Parallelen zur Türkei

Die Proteste werfen auch die Frage auf, ob das Land bei den anstehenden Großereignissen für ausreichend Sicherheit sorgen kann. Derzeit läuft der Confederations Cup, die Generalprobe für die Fußball-Weltmeisterschaft im kommenden Jahr. Zwei Jahre später finden in Rio die Olympischen Spiele statt. Und bereits kommenden Monat besucht Papst Franziskus das Land.

Ähnlich wie bei den Protesten in der Türkei richtet sich der Zorn auch gegen die Medien, denen die Demonstranten eine parteiliche Berichterstattung vorwerfen. So habe der Sender Globo TV keine Bilder von dem massiven Vorgehen der Polizei gegen Demonstranten gezeigt, kritisieren sie. Wenn jetzt ein Globo-Hubschrauber über den Demonstranten kreist, werden tausende Fäuste drohend gen Himmel gehoben, und die Demonstranten skandieren Sprechchöre gegen den Sender.

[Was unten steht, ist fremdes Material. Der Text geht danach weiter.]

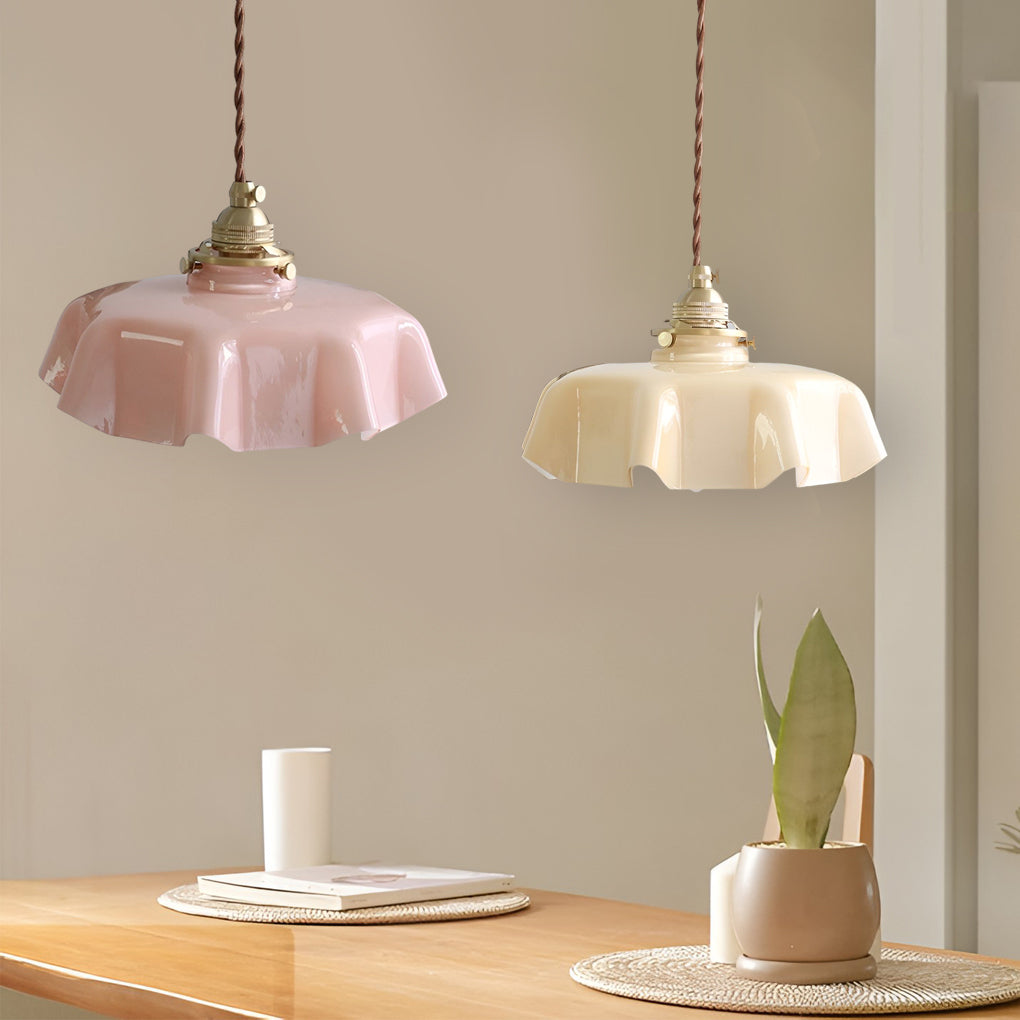Creative Round Glass LED 4W Nordic Island Lights Chandelier Pendant Lighting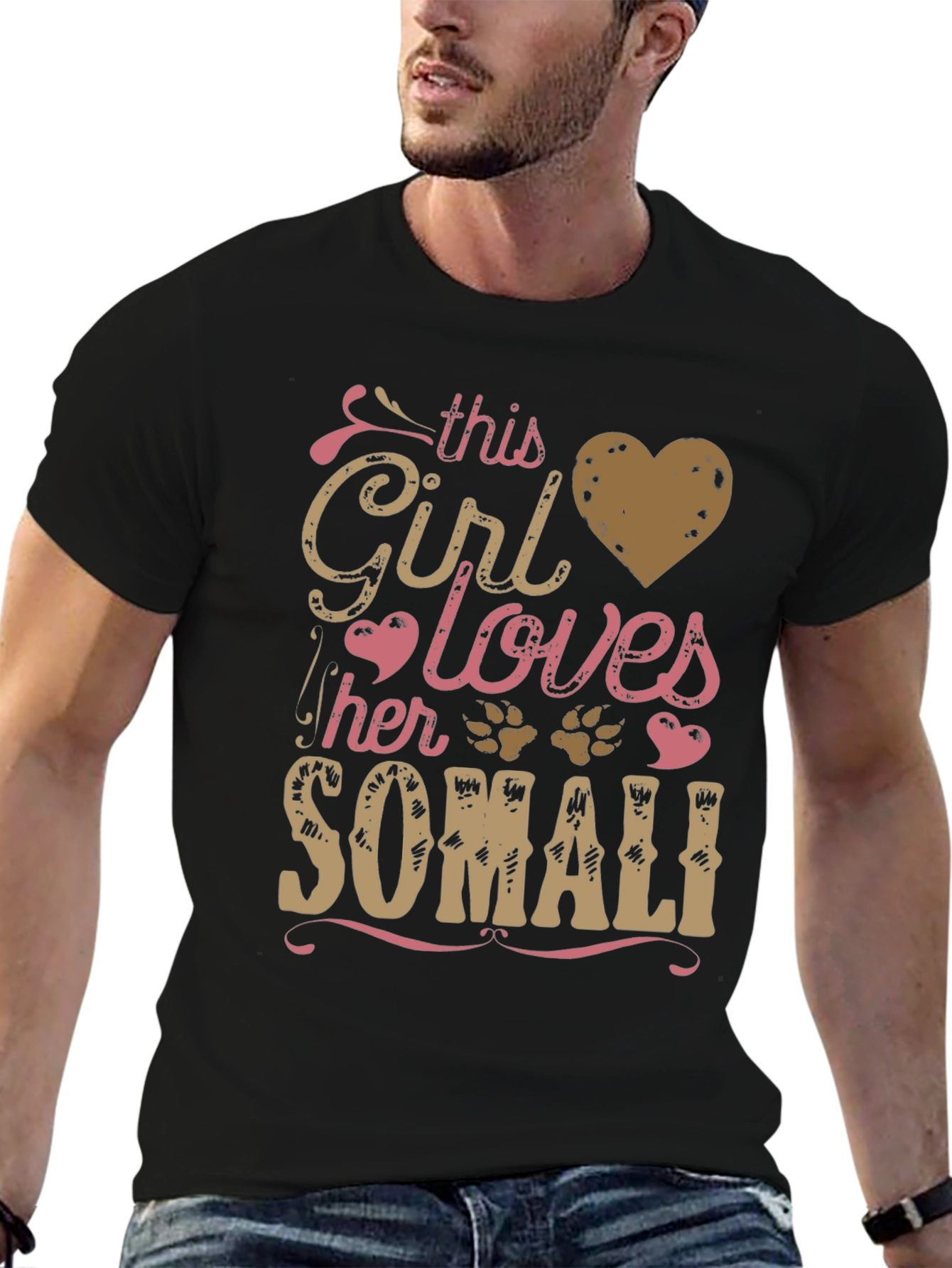 This Girl Loves Her Somali T-Shirt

Die Anwältin Agatha Rossi de Paula, die zusammen mit ihrer Mutter an den Protesten in Sao Paulo teilnahm, nennt die brasilianische Finanzpolitik beschämend. "Wir wollen das Geld, das wir als Steuern bezahlt haben, zurück - in Form von Gesundheitsvorsorge, Bildung und Nahverkehr", sagt die 34-Jährige. "Wir wollen, dass uns die Polizei beschützt. Wir wollen, dass den Menschen geholfen wird, die ohne Job und Geld auf der Straße leben."